» TASK REQUIREMENTS:
Copy all of the data below word for word, leaving out the pictures.

━━━━━ PROVIDED DATA

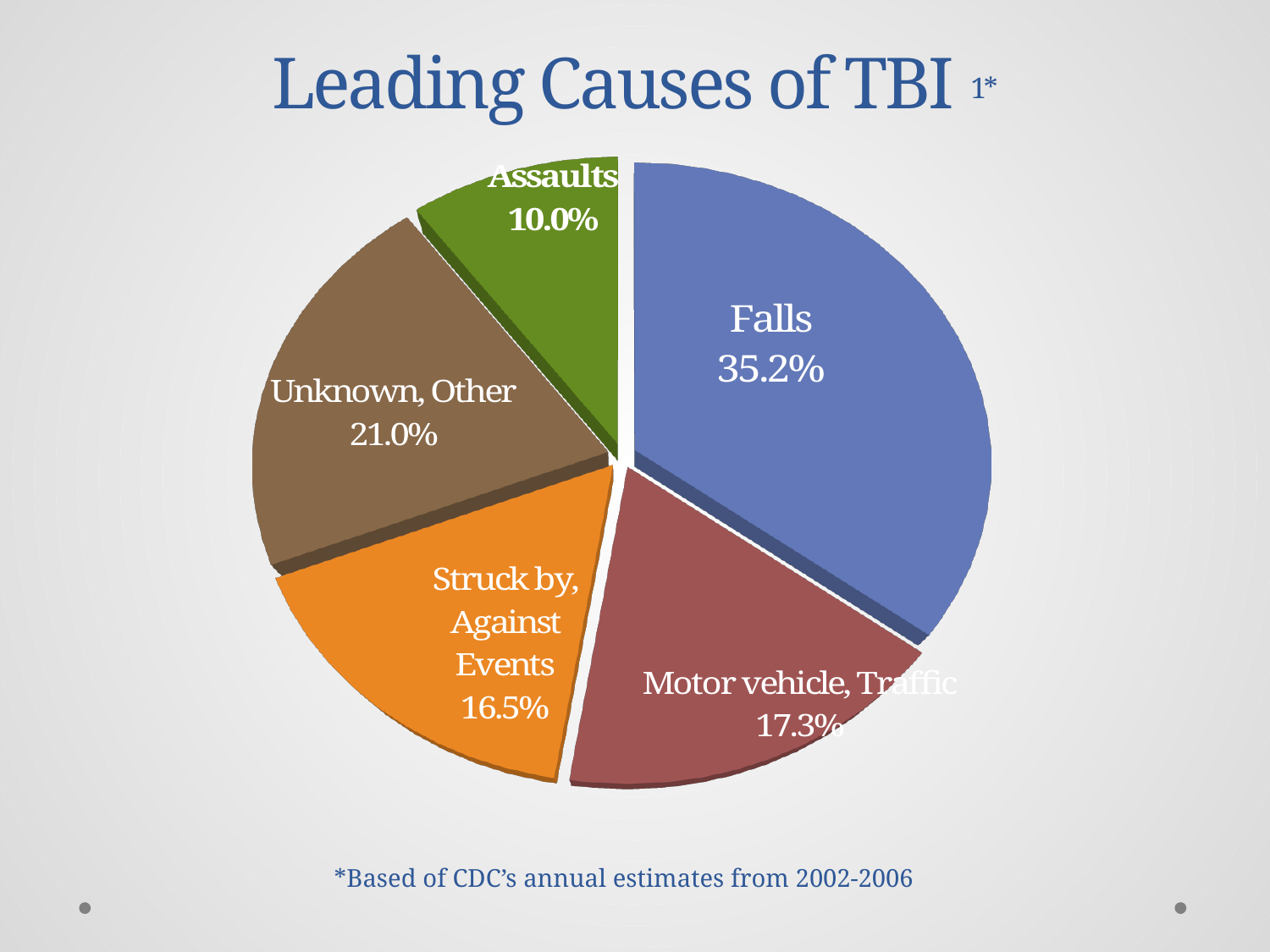
What percentage is shown for Assaults? 10.0% Which cause has the largest share of the pie? Falls How many slices does the pie chart have? 5 What percentage of TBI cases is attributed to Falls? 35.2% What percentage is shown for Struck by, Against Events? 16.5% Which is larger, the share for Unknown, Other or the share for Motor vehicle, Traffic? Unknown, Other What type of chart is shown on the slide? pie chart What is the title of the chart? Leading Causes of TBI What percentage is shown for Unknown, Other? 21.0% Which cause has the smallest share of the pie? Assaults What is the difference in percentage points between Falls and Unknown, Other? 14.2 What percentage is shown for Motor vehicle, Traffic? 17.3%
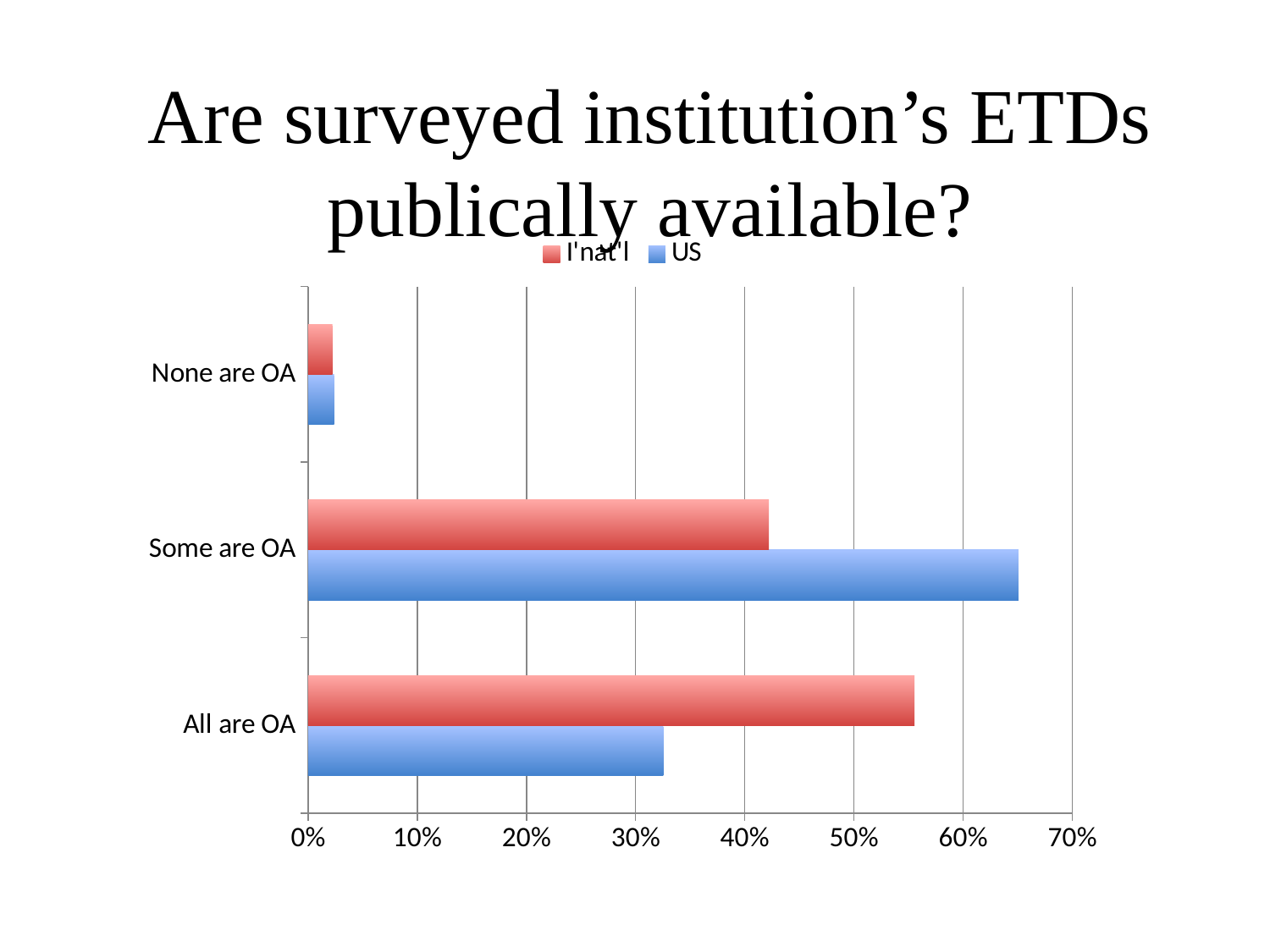
How many categories are shown on the chart? 3 What kind of chart is shown on the slide? bar chart Which series is shown in blue? US How many series does the legend list? 2 Is the US value for Some are OA greater or less than 60%? greater Is the I'nat'l value for Some are OA greater or less than 50%? less Is the US value for All are OA greater or less than 40%? less Which category has the lowest US value? None are OA For All are OA, which series has the larger value, I'nat'l or US? I'nat'l For Some are OA, which series has the larger value, I'nat'l or US? US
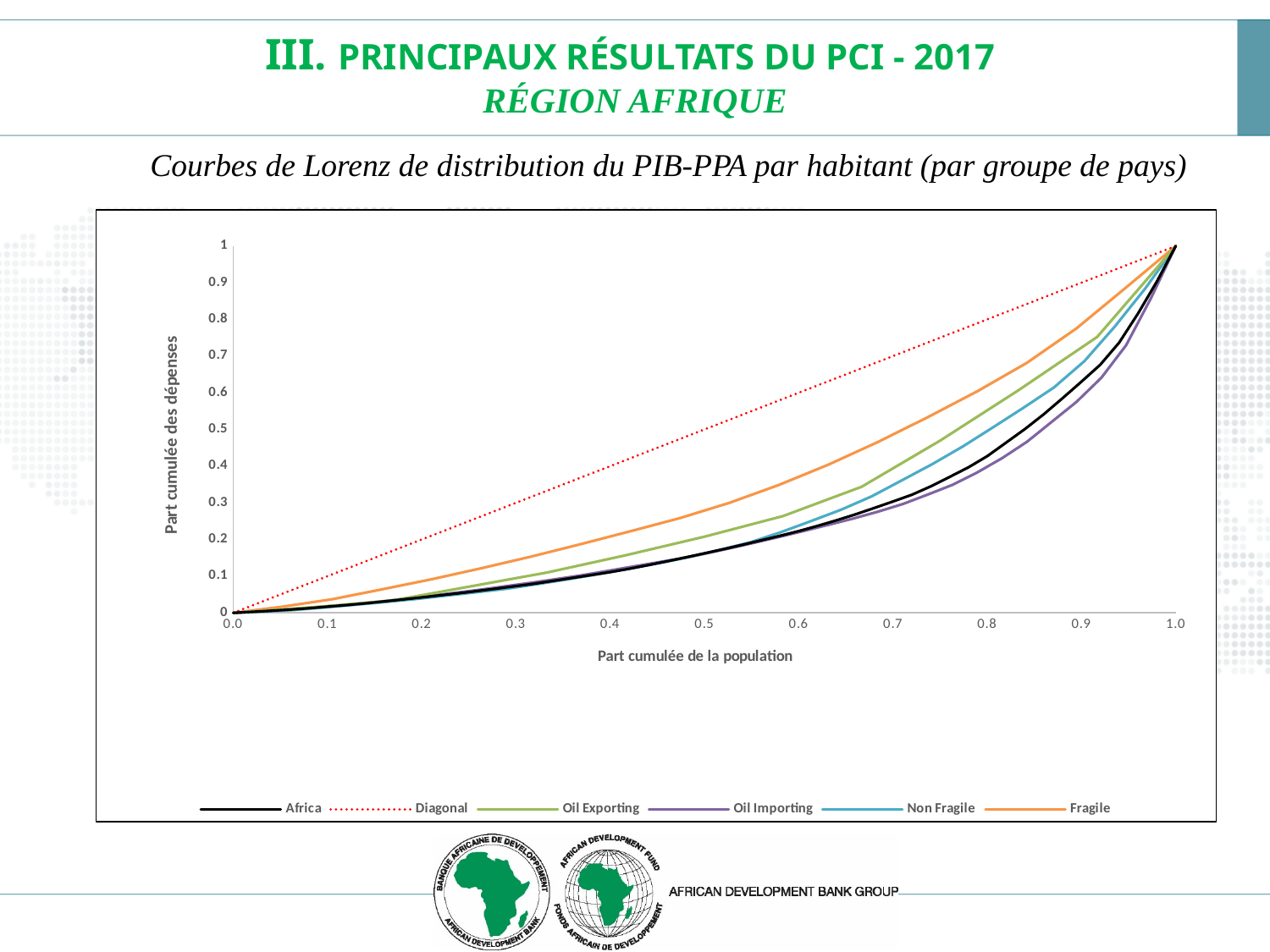
Which legend entry is drawn as a red dotted line? Diagonal At a population share of 0.8, which curve is higher: Fragile or Africa? Fragile Is the value of the Non Fragile curve at a population share of 0.9 greater or less than 0.6? greater Do the curves rise or fall as the cumulative population share increases along the x axis? rise What is the title of the y axis? Part cumulée des dépenses What kind of chart is shown on the slide? line chart Excluding the Diagonal, which curve is highest at a population share of 0.7? Fragile Is the value of the Fragile curve at a population share of 0.5 greater or less than 0.2? greater How many tick labels are shown on the x axis? 11 Is the value of the Fragile curve at a population share of 0.7 greater or less than 0.3? greater How many series does the legend list? 6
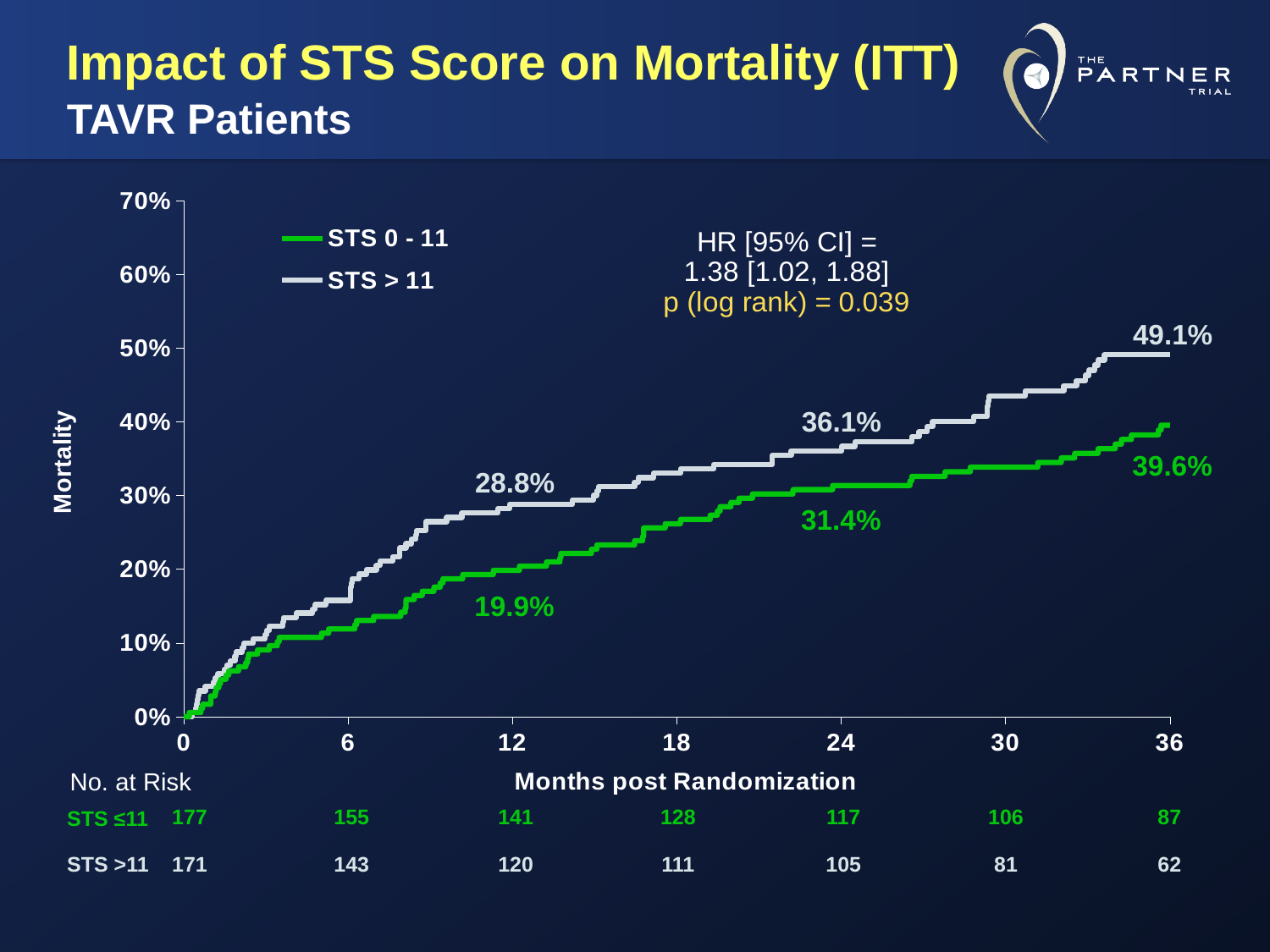
What is the mortality for STS > 11 at 36 months? 49.1% What is the mortality for STS 0 - 11 at 12 months? 19.9% What is the difference in mortality between STS > 11 and STS 0 - 11 at 36 months? 9.5% Is the mortality for STS 0 - 11 at 36 months greater or less than 40%? less What is the mortality for STS 0 - 11 at 36 months? 39.6% How many series does the legend list? 2 What is the difference in mortality between STS > 11 and STS 0 - 11 at 12 months? 8.9% Which group has higher mortality at 24 months, STS 0 - 11 or STS > 11? STS > 11 Do the mortality curves rise or fall over months post randomization? rise What is the mortality for STS > 11 at 24 months? 36.1% What is the number at risk for STS >11 at 36 months? 62 What is the p (log rank) value shown on the chart? 0.039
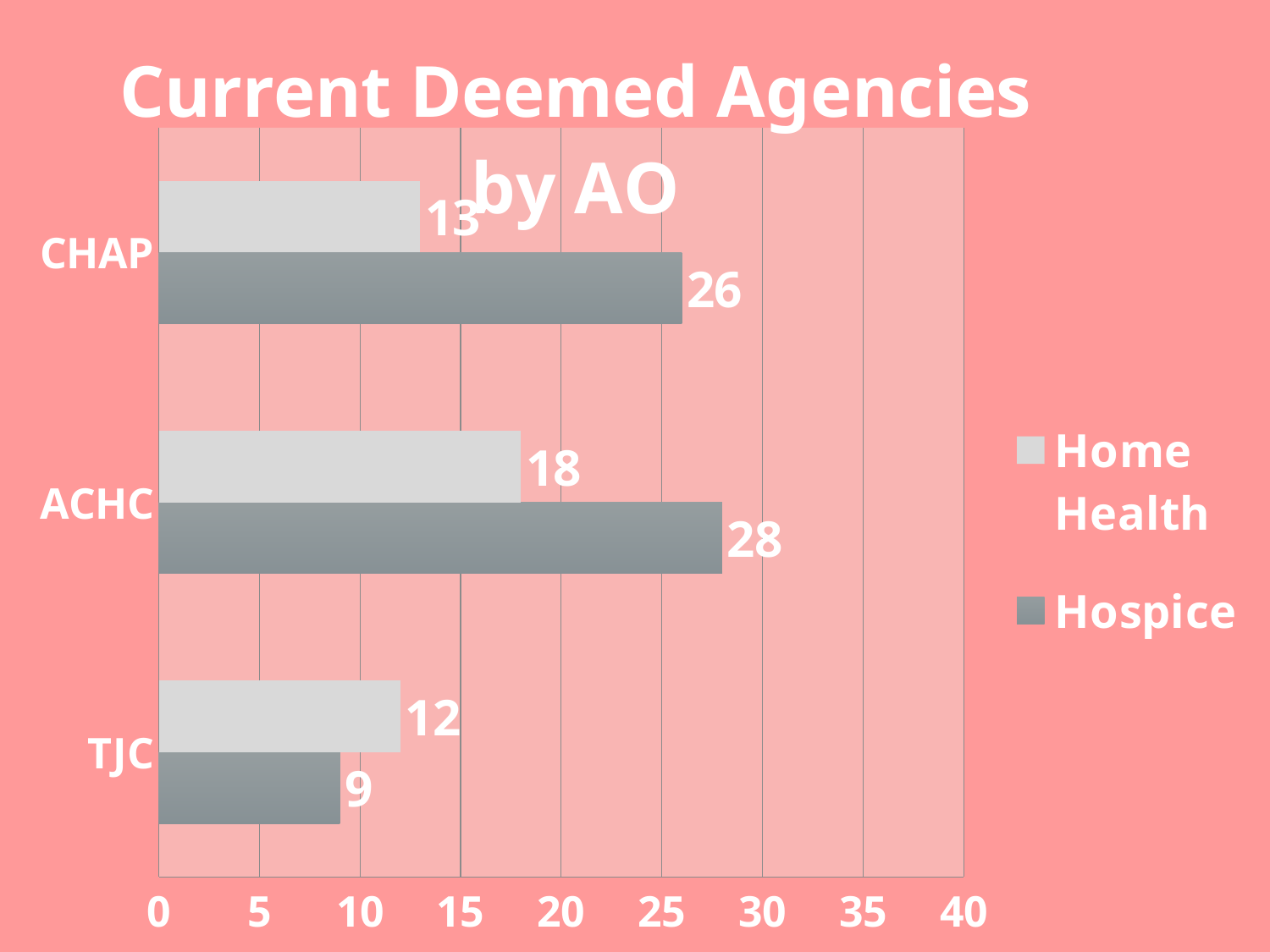
Which agency has the lowest Home Health value? TJC What is the difference between the Hospice and Home Health values for CHAP? 13 What is the Home Health value for CHAP? 13 What kind of chart is shown on the slide? bar chart What is the Hospice value for TJC? 9 Which agency has the highest Hospice value? ACHC How many series does the legend list? 2 Is the Hospice value for ACHC greater or less than 25? greater What is the title of the chart? Current Deemed Agencies by AO How many agencies are shown on the chart? 3 What is the Hospice value for ACHC? 28 Which is larger for TJC, Home Health or Hospice? Home Health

━━━━━━━━━━

» WRITTEN SOLUTION:
What percentage is shown for Assaults? 10.0% Which cause has the largest share of the pie? Falls How many slices does the pie chart have? 5 What percentage of TBI cases is attributed to Falls? 35.2% What percentage is shown for Struck by, Against Events? 16.5% Which is larger, the share for Unknown, Other or the share for Motor vehicle, Traffic? Unknown, Other What type of chart is shown on the slide? pie chart What is the title of the chart? Leading Causes of TBI What percentage is shown for Unknown, Other? 21.0% Which cause has the smallest share of the pie? Assaults What is the difference in percentage points between Falls and Unknown, Other? 14.2 What percentage is shown for Motor vehicle, Traffic? 17.3%
How many categories are shown on the chart? 3 What kind of chart is shown on the slide? bar chart Which series is shown in blue? US How many series does the legend list? 2 Is the US value for Some are OA greater or less than 60%? greater Is the I'nat'l value for Some are OA greater or less than 50%? less Is the US value for All are OA greater or less than 40%? less Which category has the lowest US value? None are OA For All are OA, which series has the larger value, I'nat'l or US? I'nat'l For Some are OA, which series has the larger value, I'nat'l or US? US
Which legend entry is drawn as a red dotted line? Diagonal At a population share of 0.8, which curve is higher: Fragile or Africa? Fragile Is the value of the Non Fragile curve at a population share of 0.9 greater or less than 0.6? greater Do the curves rise or fall as the cumulative population share increases along the x axis? rise What is the title of the y axis? Part cumulée des dépenses What kind of chart is shown on the slide? line chart Excluding the Diagonal, which curve is highest at a population share of 0.7? Fragile Is the value of the Fragile curve at a population share of 0.5 greater or less than 0.2? greater How many tick labels are shown on the x axis? 11 Is the value of the Fragile curve at a population share of 0.7 greater or less than 0.3? greater How many series does the legend list? 6
What is the mortality for STS > 11 at 36 months? 49.1% What is the mortality for STS 0 - 11 at 12 months? 19.9% What is the difference in mortality between STS > 11 and STS 0 - 11 at 36 months? 9.5% Is the mortality for STS 0 - 11 at 36 months greater or less than 40%? less What is the mortality for STS 0 - 11 at 36 months? 39.6% How many series does the legend list? 2 What is the difference in mortality between STS > 11 and STS 0 - 11 at 12 months? 8.9% Which group has higher mortality at 24 months, STS 0 - 11 or STS > 11? STS > 11 Do the mortality curves rise or fall over months post randomization? rise What is the mortality for STS > 11 at 24 months? 36.1% What is the number at risk for STS >11 at 36 months? 62 What is the p (log rank) value shown on the chart? 0.039
Which agency has the lowest Home Health value? TJC What is the difference between the Hospice and Home Health values for CHAP? 13 What is the Home Health value for CHAP? 13 What kind of chart is shown on the slide? bar chart What is the Hospice value for TJC? 9 Which agency has the highest Hospice value? ACHC How many series does the legend list? 2 Is the Hospice value for ACHC greater or less than 25? greater What is the title of the chart? Current Deemed Agencies by AO How many agencies are shown on the chart? 3 What is the Hospice value for ACHC? 28 Which is larger for TJC, Home Health or Hospice? Home Health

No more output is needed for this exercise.